Legaltech - Avostart lève 2 millions d’euros pour viser les 100 000 utilisateurs
Avostart, fondée en 2016 par Raphaël Jabol, Pierre Aïdan et Stéphane Le Viet et qui prône « l’assistance juridique pour tous », vient de boucler sa première levée de fonds d’un montant 2 deux millions d’euros. Le fonds OneRagtime, BNP Paribas Développement et des business angels issus de l’assurance figurent dans son tour de table. La start-up, qui propose une plateforme de mise en relation avec des avocats (une centaine de praticiens actuellement), table sur 100 000 utilisateurs à l’horizon fin 2021 via notamment un abonnement mensuel. La clientèle d’Avostart est composée de particuliers mais également de professionnels, la legaltech ayant notamment signé des collaborations avec d’autres start-up depuis 2020.

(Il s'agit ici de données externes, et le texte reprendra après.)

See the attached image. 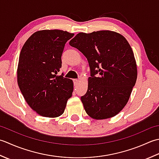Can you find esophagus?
<instances>
[{"label":"esophagus","instance_id":"1","mask_svg":"<svg viewBox=\"0 0 159 159\" xmlns=\"http://www.w3.org/2000/svg\"><path fill=\"white\" fill-rule=\"evenodd\" d=\"M78 82H79V80H77V79H74L73 80V84H74V85H77V84H78Z\"/></svg>","mask_w":159,"mask_h":159}]
</instances>
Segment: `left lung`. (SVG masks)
Returning <instances> with one entry per match:
<instances>
[{
	"label": "left lung",
	"instance_id": "8db88e82",
	"mask_svg": "<svg viewBox=\"0 0 159 159\" xmlns=\"http://www.w3.org/2000/svg\"><path fill=\"white\" fill-rule=\"evenodd\" d=\"M89 61L88 90L81 100L90 117L117 115L127 103L137 77L134 53L122 35L111 31L80 33L69 42Z\"/></svg>",
	"mask_w": 159,
	"mask_h": 159
}]
</instances>
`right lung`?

Enquête - La baisse des coûts, au cœur des priorités des directions juridiques
Les directions juridiques doivent revoir leur fonctionnement pour s’aligner sur les priorités de l’entreprise dans un contexte de réduction des coûts. Tel est le constat que tire la dernière enquête Global Law Survey, menée par EY Société d’Avocats et le Harvard Law School Center on the Legal Profession. La gestion des risques est la priorité pour plus de la moitié des entreprises selon l’étude. Mais 68 % des directeurs juridiques déclarent ne pas disposer d’informations assez précises sur leurs entités juridiques, pour rendre compte efficacement des risques fiscaux et de gouvernance. De même, 65 % déclarent ne pas disposer des données et technologies nécessaires pour faire face à une violation. Par ailleurs, 80 % des directions juridiques visent une diminution de leurs coûts d’environ 15 % à 25 % dans les trois ans, alors que dans le même temps celles-ci prévoient une hausse des besoins juridiques de plus de 25 %. Autres priorités pour les entreprises : répondre à l’inefficacité des contrats, investir dans la technologie et dans l’amélioration des processus, adapter la prestation juridique en internalisant ou externalisant certaines missions.